Cloud-delivered data streaming remains the most promising business vector, with the subscription base of USD 286.34 million last quarter underscoring steady adoption of managed services. The scalability of the cloud offering supports consistent growth in consumption and upsell, which can provide a structural lift to annual recurring revenue over time. This quarter, watch for signals on cloud migration velocity among legacy on-prem deployments and the contribution of usage-based elements that can enhance dollar-based net retention. If the company sustains healthy adoption from digital-native and modernizing enterprise customers, the revenue mix should continue to tilt toward cloud services with improved unit economics. The degree of usage elasticity across macro cycles remains a factor; even modest macro headwinds could temper usage spikes, but steady enterprise modernization initiatives often buffer near-term volatility. Product differentiation in developer experience and data governance across clouds can be a key driver of competitive wins, helping the company capture higher-value workloads with better long-term monetization.

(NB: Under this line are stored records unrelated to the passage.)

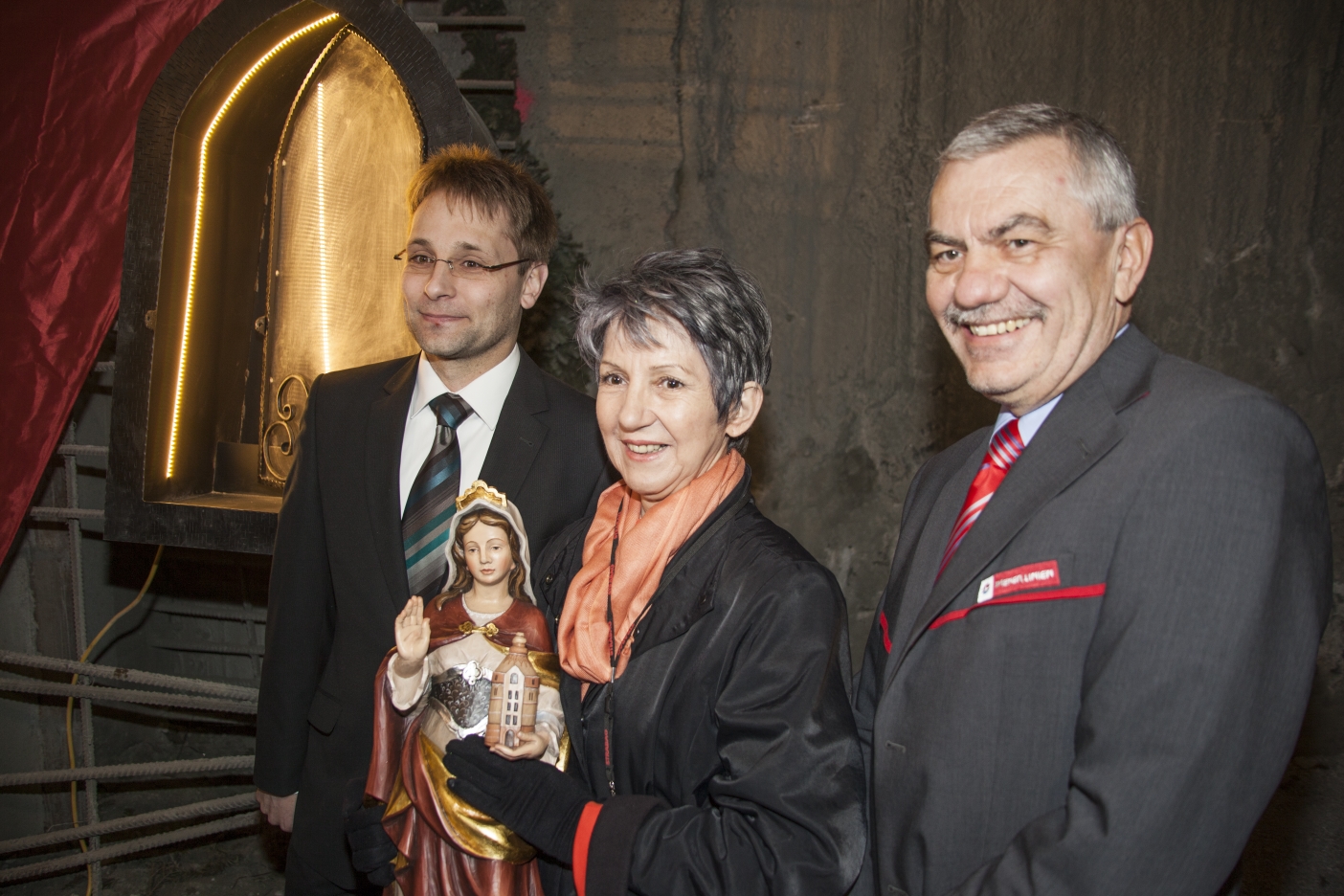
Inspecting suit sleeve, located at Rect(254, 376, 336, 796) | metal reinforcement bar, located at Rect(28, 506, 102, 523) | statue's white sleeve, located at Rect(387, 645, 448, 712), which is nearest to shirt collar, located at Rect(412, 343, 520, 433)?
suit sleeve, located at Rect(254, 376, 336, 796)

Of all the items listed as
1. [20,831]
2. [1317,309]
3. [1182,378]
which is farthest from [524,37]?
[20,831]

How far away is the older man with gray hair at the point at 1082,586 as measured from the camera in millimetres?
1157

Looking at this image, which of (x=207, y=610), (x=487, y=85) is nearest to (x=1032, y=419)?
(x=487, y=85)

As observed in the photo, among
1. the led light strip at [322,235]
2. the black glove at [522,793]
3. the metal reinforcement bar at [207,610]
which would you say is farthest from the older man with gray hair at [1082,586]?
the metal reinforcement bar at [207,610]

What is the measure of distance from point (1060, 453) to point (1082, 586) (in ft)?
0.75

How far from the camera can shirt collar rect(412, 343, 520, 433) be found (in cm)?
211

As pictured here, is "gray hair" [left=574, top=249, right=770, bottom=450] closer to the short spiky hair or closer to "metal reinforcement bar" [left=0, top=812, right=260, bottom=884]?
the short spiky hair

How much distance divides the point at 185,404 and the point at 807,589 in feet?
7.11

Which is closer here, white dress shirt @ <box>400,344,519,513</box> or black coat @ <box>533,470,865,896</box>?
black coat @ <box>533,470,865,896</box>

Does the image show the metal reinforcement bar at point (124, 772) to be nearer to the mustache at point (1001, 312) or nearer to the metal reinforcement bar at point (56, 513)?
the metal reinforcement bar at point (56, 513)

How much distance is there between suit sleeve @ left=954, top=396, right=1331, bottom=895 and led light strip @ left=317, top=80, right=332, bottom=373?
99.3 inches

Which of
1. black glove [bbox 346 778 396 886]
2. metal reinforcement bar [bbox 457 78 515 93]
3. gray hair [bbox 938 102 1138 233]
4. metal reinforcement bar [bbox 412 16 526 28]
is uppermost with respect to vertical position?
metal reinforcement bar [bbox 412 16 526 28]

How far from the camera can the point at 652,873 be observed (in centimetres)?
142

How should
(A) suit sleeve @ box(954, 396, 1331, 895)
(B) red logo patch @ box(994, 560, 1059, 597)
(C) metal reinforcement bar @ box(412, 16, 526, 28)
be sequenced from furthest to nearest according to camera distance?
(C) metal reinforcement bar @ box(412, 16, 526, 28)
(B) red logo patch @ box(994, 560, 1059, 597)
(A) suit sleeve @ box(954, 396, 1331, 895)
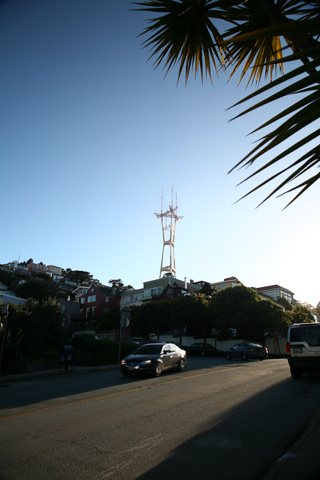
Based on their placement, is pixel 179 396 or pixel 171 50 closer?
pixel 171 50

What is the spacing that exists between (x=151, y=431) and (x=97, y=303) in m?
61.7

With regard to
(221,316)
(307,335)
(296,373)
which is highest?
(221,316)

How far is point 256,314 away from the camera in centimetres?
3744

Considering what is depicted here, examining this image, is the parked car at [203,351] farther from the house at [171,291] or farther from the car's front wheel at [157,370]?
the house at [171,291]

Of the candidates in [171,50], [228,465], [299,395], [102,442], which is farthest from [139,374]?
[171,50]

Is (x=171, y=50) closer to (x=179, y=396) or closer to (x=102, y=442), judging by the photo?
(x=102, y=442)

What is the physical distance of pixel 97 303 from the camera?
6531cm

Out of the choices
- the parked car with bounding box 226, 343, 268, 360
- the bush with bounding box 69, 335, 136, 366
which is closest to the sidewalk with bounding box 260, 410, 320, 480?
the bush with bounding box 69, 335, 136, 366

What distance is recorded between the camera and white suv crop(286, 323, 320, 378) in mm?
10828

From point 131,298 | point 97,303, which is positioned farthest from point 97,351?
point 131,298

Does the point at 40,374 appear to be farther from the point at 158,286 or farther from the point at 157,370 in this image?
the point at 158,286

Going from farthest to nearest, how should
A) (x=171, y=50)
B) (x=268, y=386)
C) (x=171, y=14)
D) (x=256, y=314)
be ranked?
(x=256, y=314)
(x=268, y=386)
(x=171, y=50)
(x=171, y=14)

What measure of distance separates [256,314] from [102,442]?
115ft

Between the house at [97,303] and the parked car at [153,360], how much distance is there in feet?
167
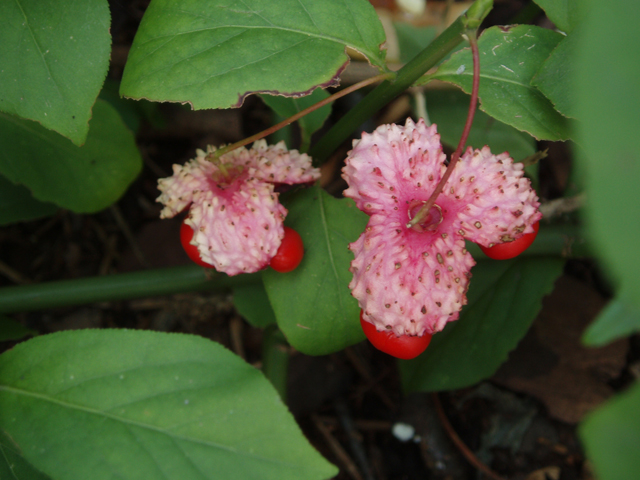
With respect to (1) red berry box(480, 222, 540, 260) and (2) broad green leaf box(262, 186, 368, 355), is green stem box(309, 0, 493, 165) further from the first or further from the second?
(1) red berry box(480, 222, 540, 260)

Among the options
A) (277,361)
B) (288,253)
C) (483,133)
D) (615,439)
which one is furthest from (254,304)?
(615,439)

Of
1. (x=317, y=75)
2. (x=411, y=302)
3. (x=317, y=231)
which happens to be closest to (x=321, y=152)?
(x=317, y=231)

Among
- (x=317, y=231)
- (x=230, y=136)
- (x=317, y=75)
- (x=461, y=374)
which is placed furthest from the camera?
(x=230, y=136)

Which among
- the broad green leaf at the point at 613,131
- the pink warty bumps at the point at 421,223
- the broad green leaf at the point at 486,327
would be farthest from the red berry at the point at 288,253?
the broad green leaf at the point at 613,131

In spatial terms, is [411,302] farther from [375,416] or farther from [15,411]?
[375,416]

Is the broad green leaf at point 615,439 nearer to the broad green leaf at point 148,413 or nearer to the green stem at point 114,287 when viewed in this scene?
the broad green leaf at point 148,413

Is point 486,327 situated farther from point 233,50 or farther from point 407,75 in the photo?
point 233,50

Key Stock Price Drivers This Quarter

The stock’s reaction is likely to be most influenced by guidance quality, particularly management’s commentary on revenue growth durability and margin expansion into the next fiscal year. Investors will focus on gross profit margin stability near the mid-70.00% range and the path toward sustained positive operating income as scale builds. Commentary around large-deal momentum, expansion rates in top-tier customers, and pipeline conversion in the back half of the fiscal year will shape sentiment. Any update on product roadmap velocity, including enhancements that reduce deployment friction and improve observability, may also influence expectations for long-term expansion in high-value workloads. On the cost side, discipline in sales efficiency and R&D allocation will be important to reconcile forecast EBIT of USD 22.40 million with the adjusted EPS consensus of USD 0.10. Finally, clarity on usage-based revenue trends and cohort retention can either reinforce the bullish case for continued compounded growth or introduce caution if macro normalization slows consumption growth.

Analyst Opinions

Across recent institutional commentary, the balance of opinion leans bullish, with the majority pointing to sustained double-digit revenue growth, improving operating leverage, and stable mid-70.00% gross margins as the underpinning of the near-term setup. Well-known brokers emphasize continued traction in enterprise data streaming modernization and a healthy pipeline of expansion opportunities, arguing that the transition toward higher cloud mix supports better predictability and steadily improving profitability. Several previews highlight that last quarter’s outperformance on EBIT and adjusted EPS sets a constructive baseline, and that the current quarter’s revenue forecast of USD 308.06 million is achievable if large-deal timing remains on track and usage trends are steady. The dominant view expects guidance to reinforce an improved operating framework, with particular attention to any commentary on dollar-based net retention and progress in large-account expansions, both of which are seen as catalysts for multiple support.

Disclaimer: Investing carries risk. This is not financial advice. The above content should not be regarded as an offer, recommendation, or solicitation on acquiring or disposing of any financial products, any associated discussions, comments, or posts by author or other users should not be considered as such either. It is solely for general information purpose only, which does not consider your own investment objectives, financial situations or needs. TTM assumes no responsibility or warranty for the accuracy and completeness of the information, investors should do their own research and may seek professional advice before investing.